In the darkness, Morse got to his feet and tried to piece together what had happened. As he stood up, glass crunched beneath his shoes, from the broken light bulb. As his thoughts calmed, he realised what had happened. As Jimmy had pulled Lewis back from the sink, Morse had seen Lewis turn and lunge, forcing the gun high, where it had gone off, and blown apart the light. Morse hit the floor, showered by the glass, while there had been a brief struggle. The gun had gone off a second time, and the fight was over.

Now, Morse quickly went to the hall, and switched on the light, which cast a dim glow into the kitchen. He could see Lewis, slumped on the floor, head in hands. Nearby, he could see Jimmy in profile, a bullet hole blown into his chest, the gun still in his own hand. Morse swallowed his revulsion, and hesitantly, gently laid his hand on Lewis's shoulder. He took a deep breath, able to feel the younger man trembling.

"Lewis?" Morse said, but his voice caught in his throat.

He cleared his throat and knelt down next to his sergeant.

"Robbie, look at me."

Slowly, Lewis raised his head, and in the light cast from the hall, Morse caught sight of the blood and bruises that marred his face.

"Robbie," Morse kept his voice soft, "I need to know – how much of this blood is yours?"

Lewis glanced down at his shirt as if seeing it for the first time.
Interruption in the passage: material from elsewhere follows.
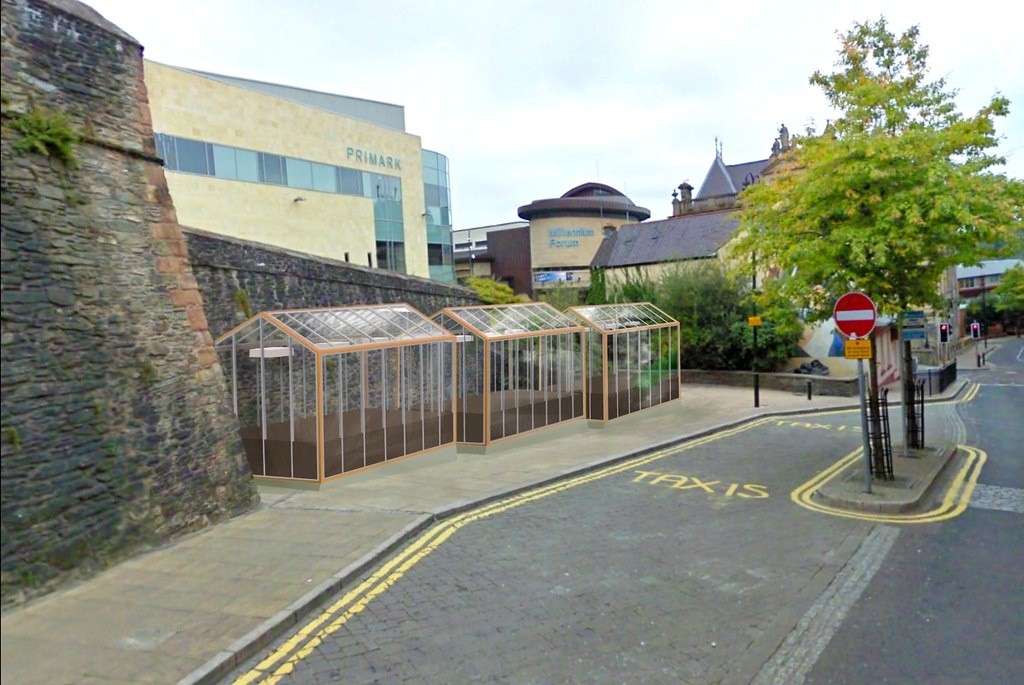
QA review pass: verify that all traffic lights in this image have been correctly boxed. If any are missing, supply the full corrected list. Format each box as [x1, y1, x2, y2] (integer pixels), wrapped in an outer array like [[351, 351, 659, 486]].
[[971, 324, 980, 339], [940, 323, 951, 343]]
He looked at Morse in confusion, and turned to look at the body on the kitchen floor.

"No," Morse said, firmly, "look at me, Robbie. Is this yours?"

"Derringer's," Lewis whispered, hoarsely, his voice pained, "it's Derringer…he's…he's dead…"

"I know," Morse shushed him, "come on – let's get you somewhere more comfortable…"

Morse eased Lewis's arm over his shoulder and lifted him up, helping him through to the living room, where he got the Sergeant to lie down on the couch. Lewis lay there, barely conscious, and Morse was loathe to go out to the car to use his radio. Instead, he picked up the telephone and dialled 999.

"Chief Inspector Morse," he barked, at the operator, rattling off his badge number, "Get an ambulance out to this address…"

Satisfied that the urgency of the situation had been properly conveyed, Morse stood over the couch for a moment. There was a hand-knitted blanket discarded on a nearby chair, so Morse picked it up and spread it over Lewis in an attempt to stop him shivering. There was so much blood – clearly some of it belonged to Lewis, but Morse could not comprehend what the younger man must have been through to have ended up in this state. Lewis muttered something under his breath, and coughed harshly.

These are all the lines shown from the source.